Description of the task:
Would you please copy each line of the data in which the string "United" occurs?

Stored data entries
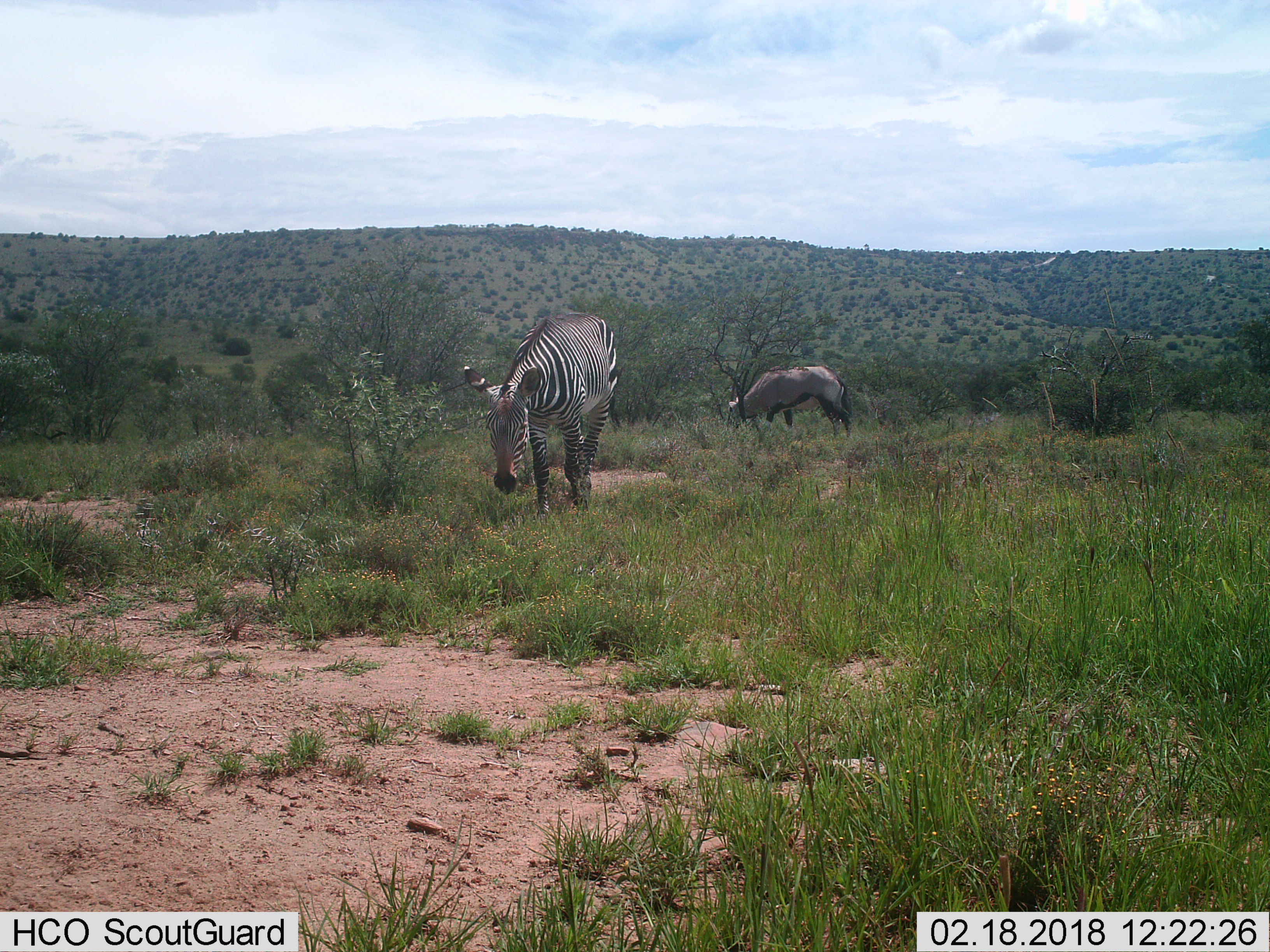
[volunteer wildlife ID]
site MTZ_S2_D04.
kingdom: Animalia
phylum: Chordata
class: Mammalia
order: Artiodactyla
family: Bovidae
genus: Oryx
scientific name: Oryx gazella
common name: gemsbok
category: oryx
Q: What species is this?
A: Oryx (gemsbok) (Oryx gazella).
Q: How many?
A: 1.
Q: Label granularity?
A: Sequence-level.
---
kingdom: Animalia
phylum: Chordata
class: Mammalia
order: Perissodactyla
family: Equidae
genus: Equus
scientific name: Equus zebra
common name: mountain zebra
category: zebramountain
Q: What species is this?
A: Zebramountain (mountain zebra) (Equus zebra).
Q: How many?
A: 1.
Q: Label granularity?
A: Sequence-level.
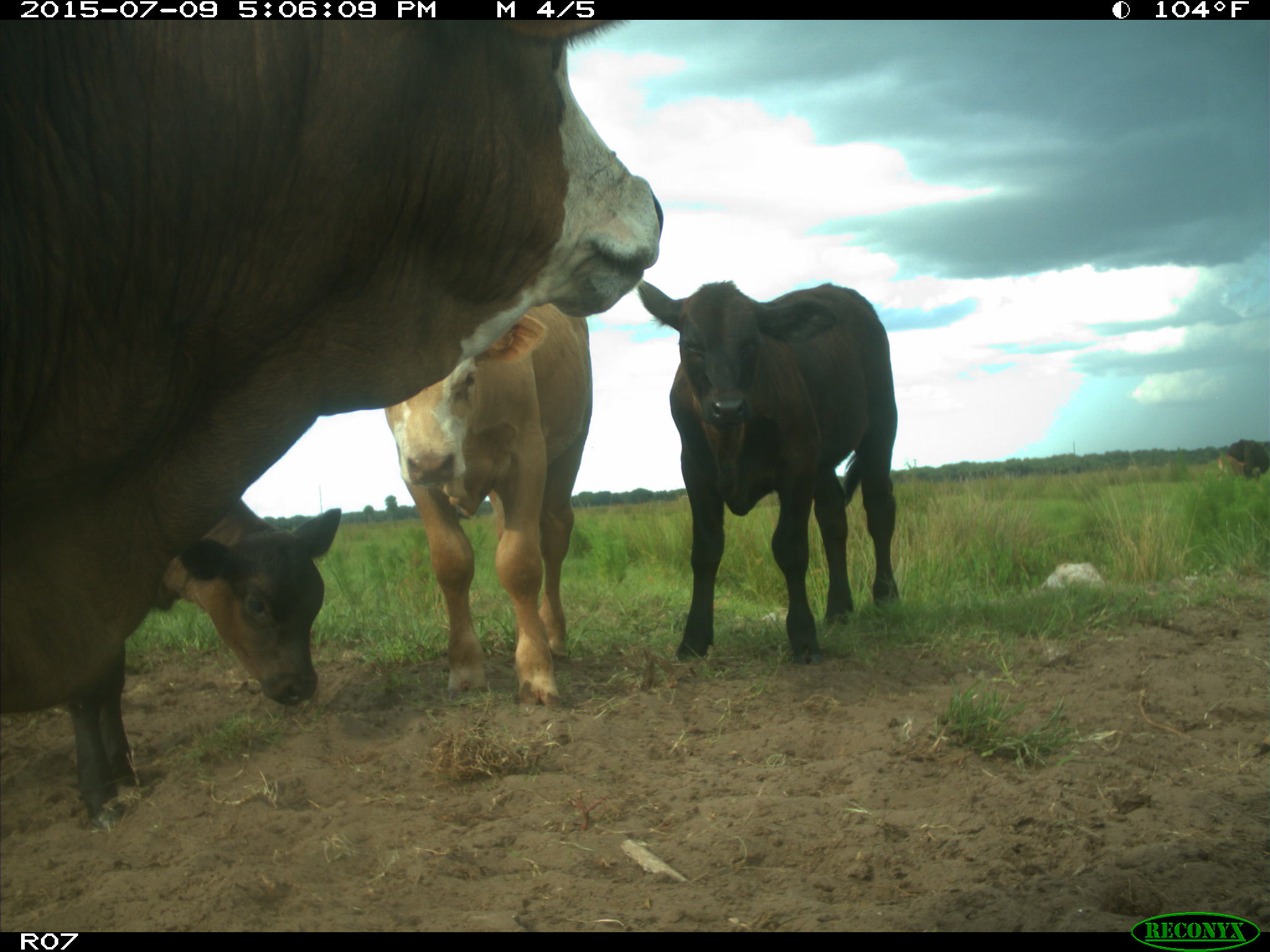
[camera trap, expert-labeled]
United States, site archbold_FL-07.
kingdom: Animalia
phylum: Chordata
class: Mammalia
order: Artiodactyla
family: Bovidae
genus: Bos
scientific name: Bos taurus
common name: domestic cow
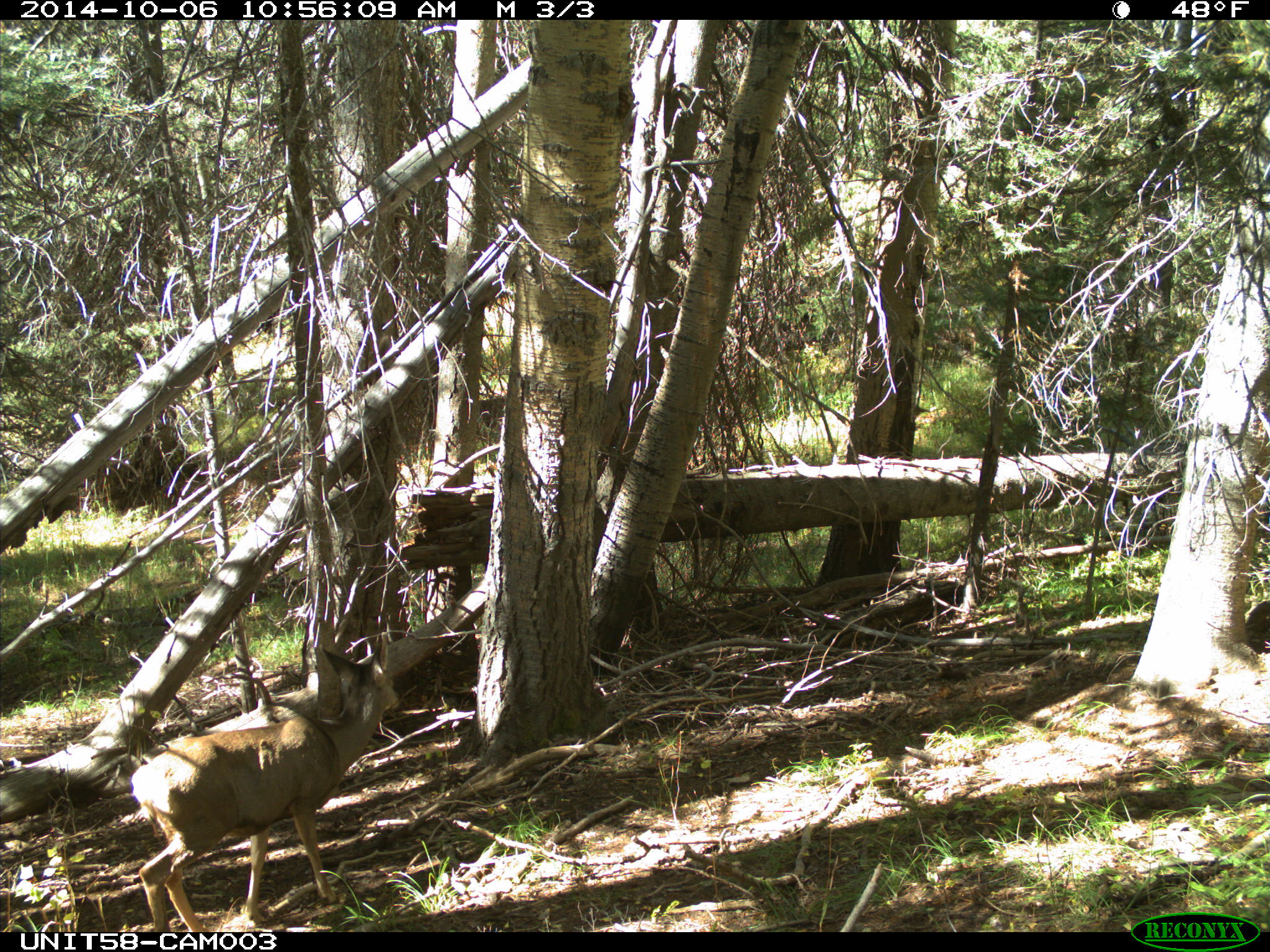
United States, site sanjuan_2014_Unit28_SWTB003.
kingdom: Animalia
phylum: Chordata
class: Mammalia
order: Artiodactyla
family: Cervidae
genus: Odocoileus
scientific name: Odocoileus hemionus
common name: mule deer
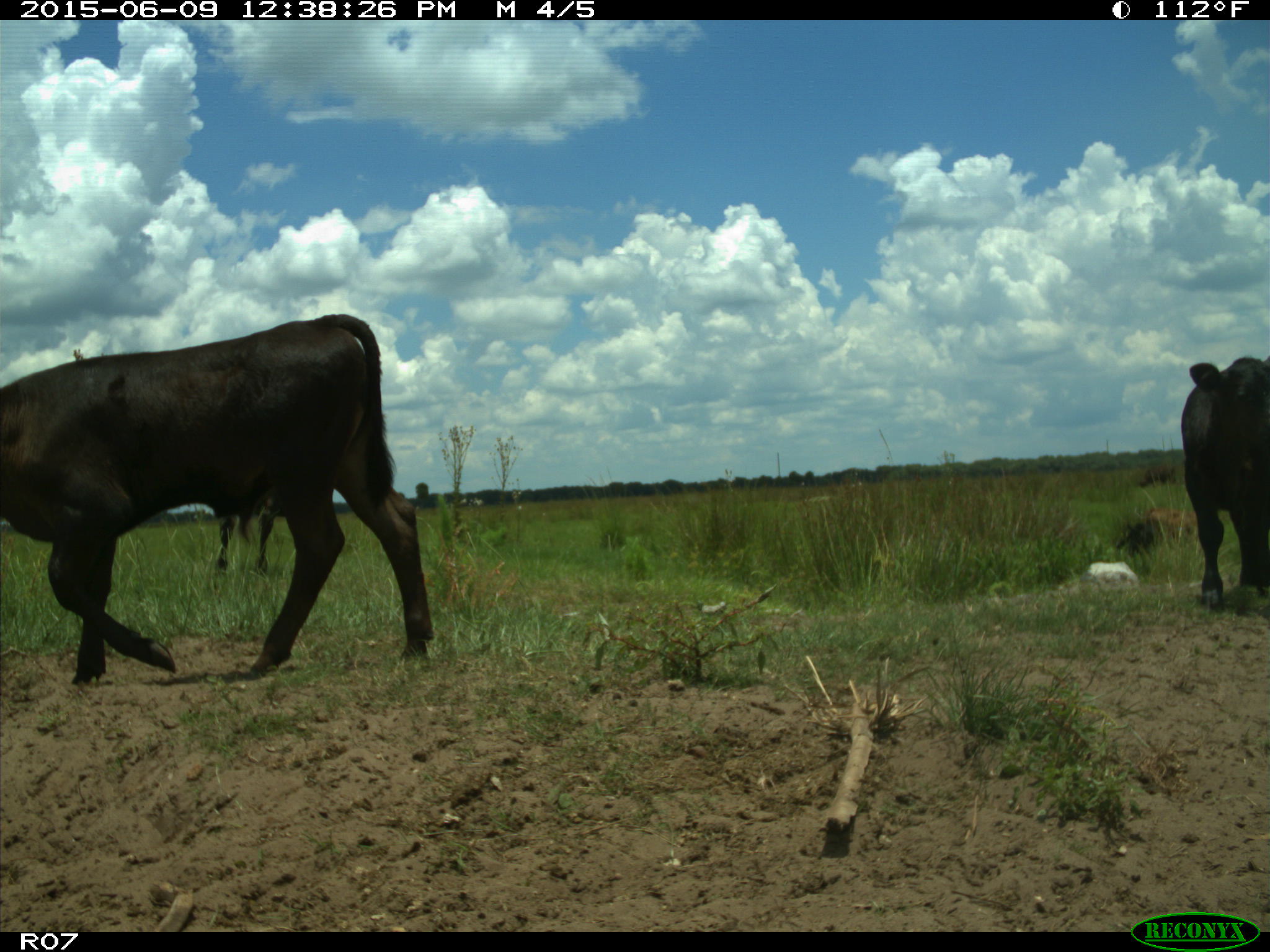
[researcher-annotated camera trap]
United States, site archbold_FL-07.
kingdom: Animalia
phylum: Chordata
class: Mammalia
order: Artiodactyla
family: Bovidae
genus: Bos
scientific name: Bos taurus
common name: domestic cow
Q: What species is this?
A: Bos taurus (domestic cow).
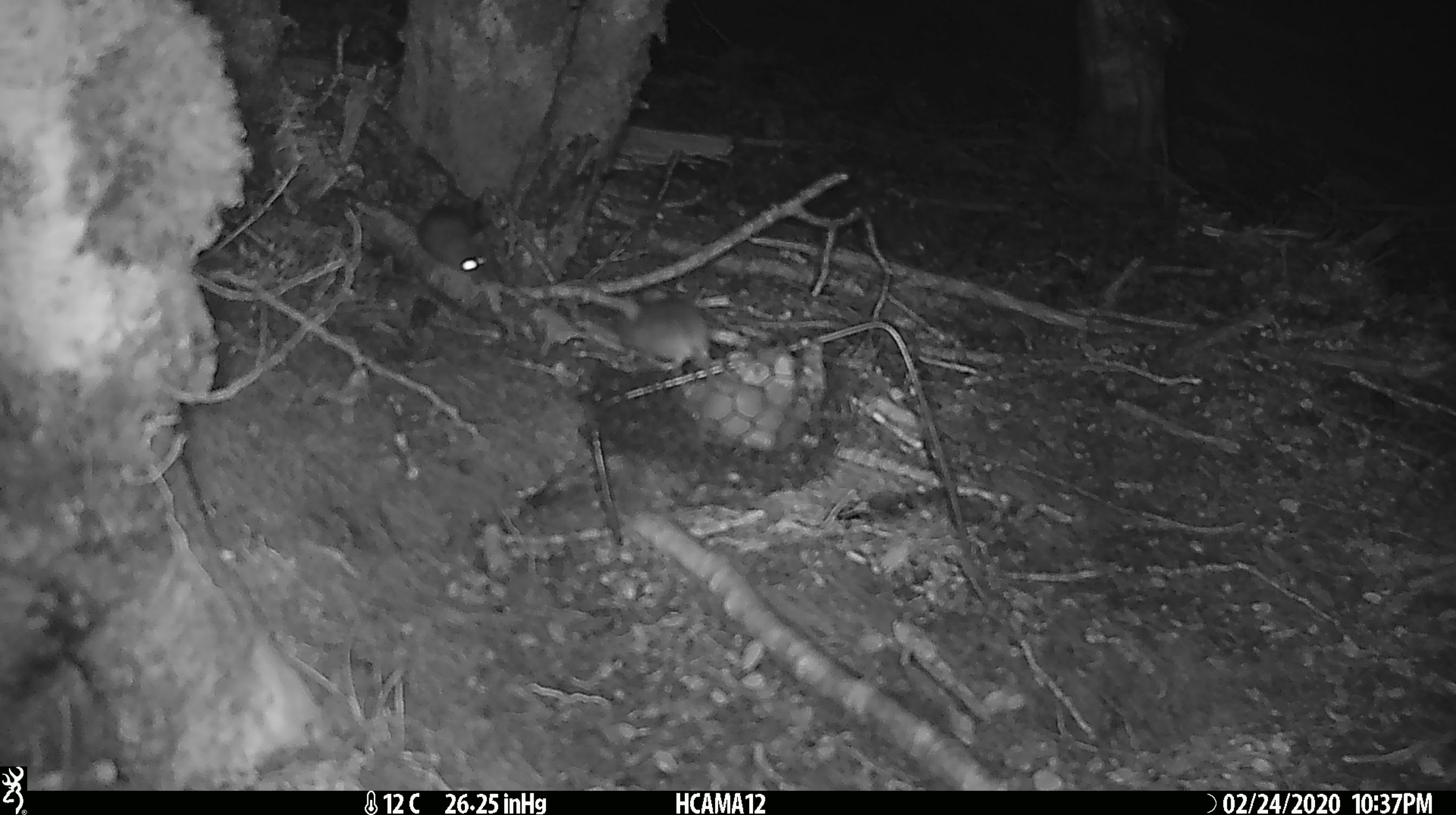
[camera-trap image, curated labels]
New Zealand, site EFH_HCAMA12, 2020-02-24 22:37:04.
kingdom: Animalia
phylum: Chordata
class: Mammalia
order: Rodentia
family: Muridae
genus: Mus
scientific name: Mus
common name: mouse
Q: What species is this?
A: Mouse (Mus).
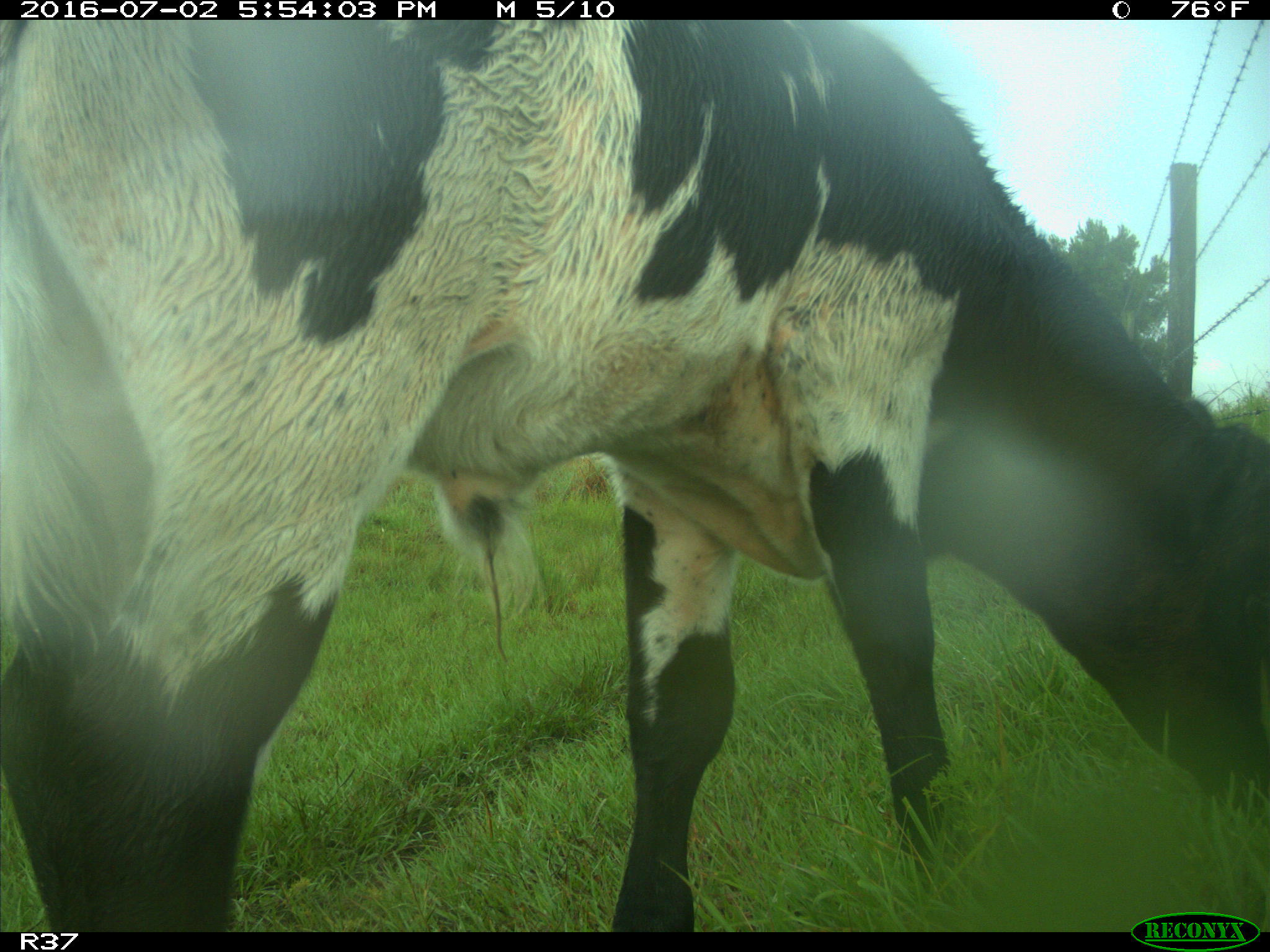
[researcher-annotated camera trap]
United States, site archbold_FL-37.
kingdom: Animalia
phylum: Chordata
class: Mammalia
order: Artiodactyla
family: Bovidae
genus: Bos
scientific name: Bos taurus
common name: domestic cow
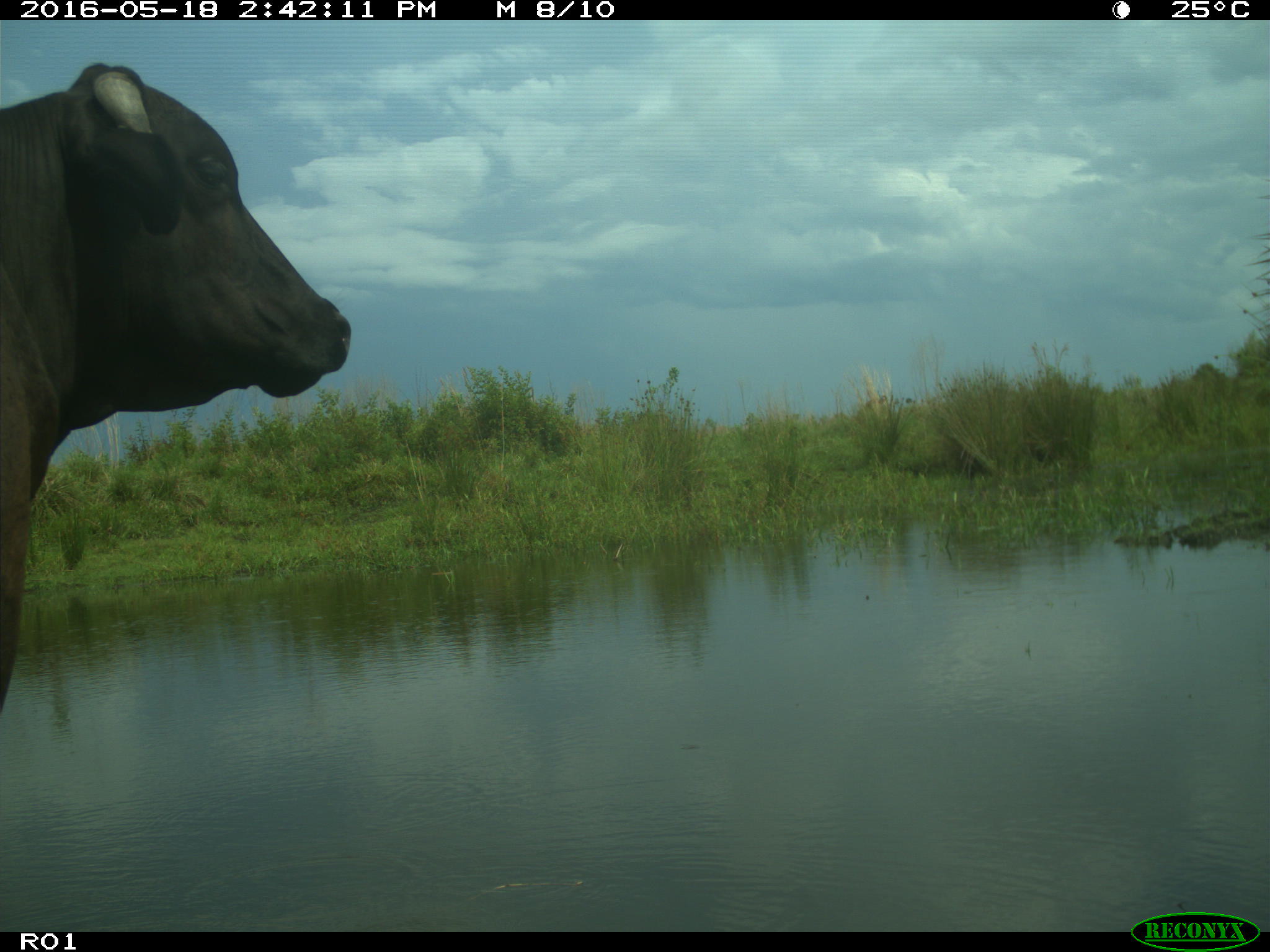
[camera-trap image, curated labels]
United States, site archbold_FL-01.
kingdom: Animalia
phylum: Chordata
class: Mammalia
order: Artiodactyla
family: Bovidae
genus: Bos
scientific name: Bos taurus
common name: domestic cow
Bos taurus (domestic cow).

Solution to this exercise:
United States, site archbold_FL-07.
United States, site sanjuan_2014_Unit28_SWTB003.
United States, site archbold_FL-07.
United States, site archbold_FL-37.
United States, site archbold_FL-01.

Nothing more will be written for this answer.